The HEp-2 cell line was used to induce xenografts in 6-week-old athymic (nu/nu) nude female mice. Exponentially growing cells were harvested, washed with PBS, and resuspended in DMEM, and 1 × 106 viable cells were transplanted subcutaneously into the right flank of mice. The 30 animals used were equally divided into three groups. The first group received only 0.2 mL of vehicle material by gavage daily and served as a control group. The second and third groups of animals received 10 and 30 mg/kg weight/day doses of chamaejasmine in vehicle, respectively, for eight weeks, starting two weeks after cell inoculation. Animals were monitored daily, and their body weights were recorded weekly throughout the studies. Once the tumors started growing, their sizes were measured thrice weekly in two dimensions with calipers. At the termination of the experiment, a portion of the tumors from control and treated animals was used for preparation of tumor lysate used in further experiments.

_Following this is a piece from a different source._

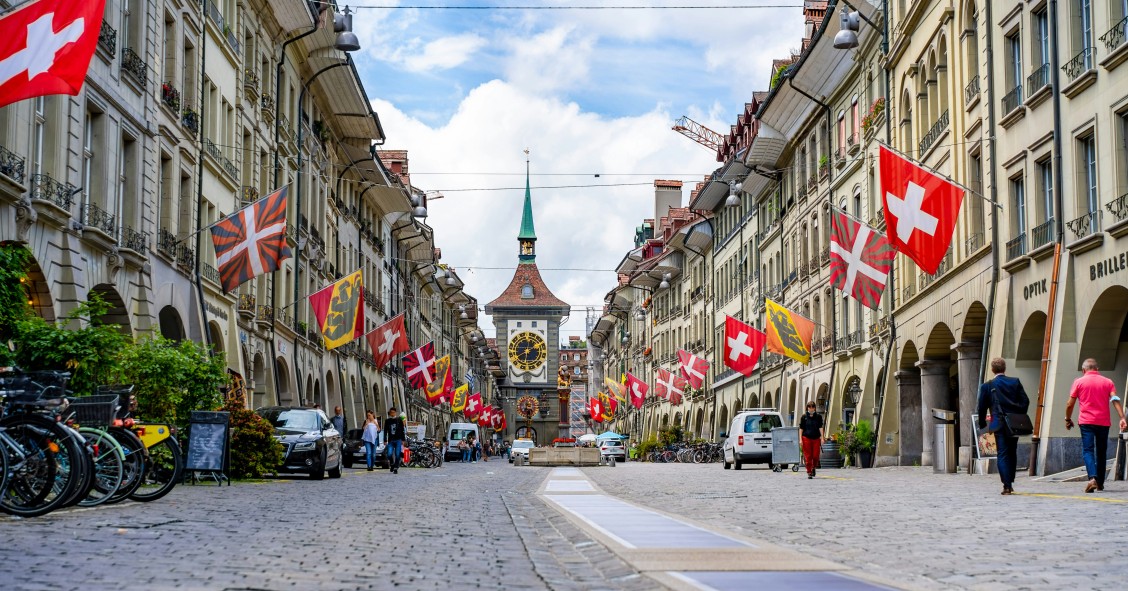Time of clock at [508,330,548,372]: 6:10
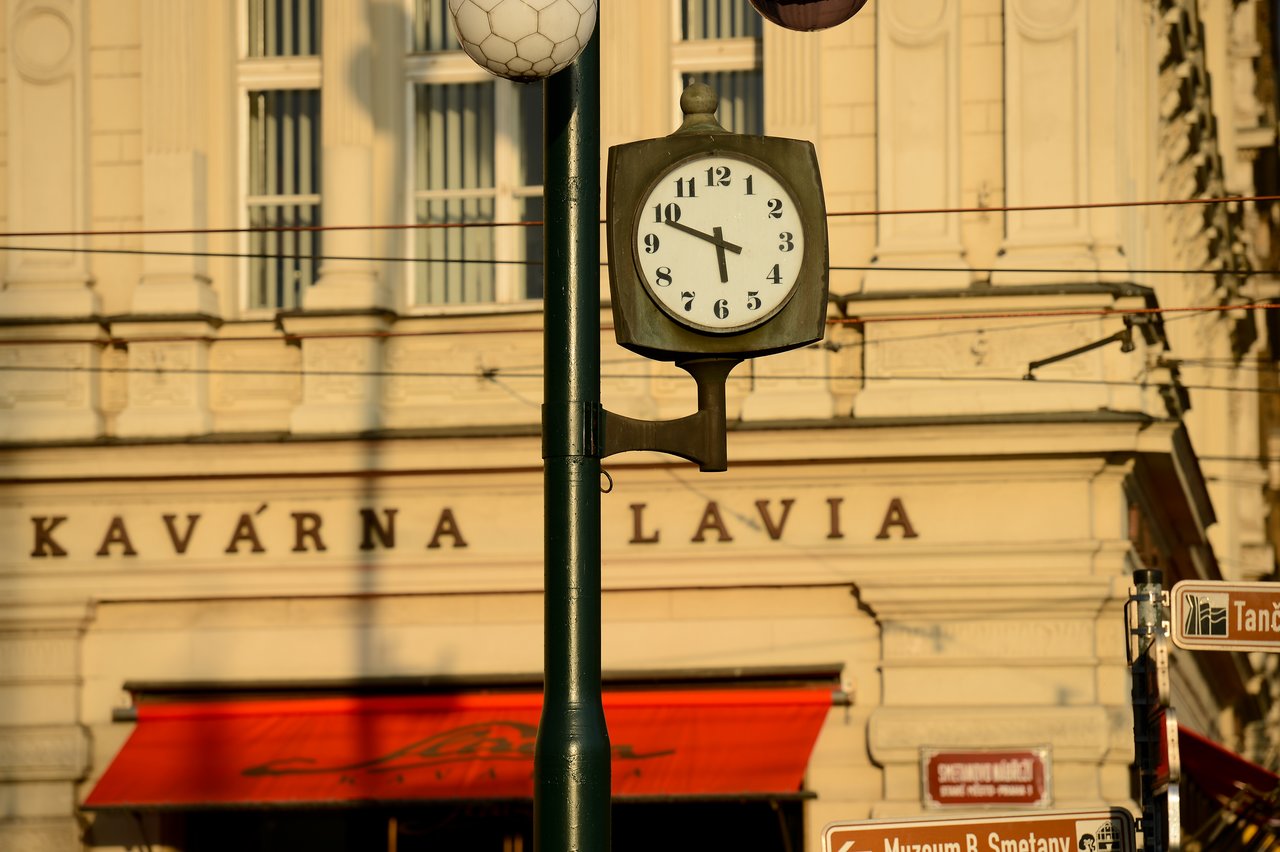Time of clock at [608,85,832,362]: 5:48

3.5. M-30 Apoptosis by Enzyme-Linked Immunosorbent Assay

Apoptosis was assessed by M30-ApoptosenseTM ELISA kit (Alexis Biochemicals, San Diego, CA, USA) according to the manufacturer’s protocol and color developed was read at 450 nm against the blank and values were plotted against standards provided and expressed as units per liter.

3.6. Statistical Analysis

The data were expressed as mean ± S.D. The statistical significance of the differences between treatment groups was determined by one-way ANOVA using the STATISTICA 6.0 software (StatSoft, Tulsa, OK, USA). A p-value of <0.05 was considered as significant.

4. Conclusions

In summary, the present study showed that chamaejasmine most probably exerts its potential cancer preventive/therapeutic effects directly through the PI3K–Akt-signaling pathway. The demonstration of downregulation of constitutive Akt kinase activity by chamaejasmine provides a rationale to explore its role as a preventive and perhaps as a chemotherapeutic agent in the management of laryngeal carcinoma.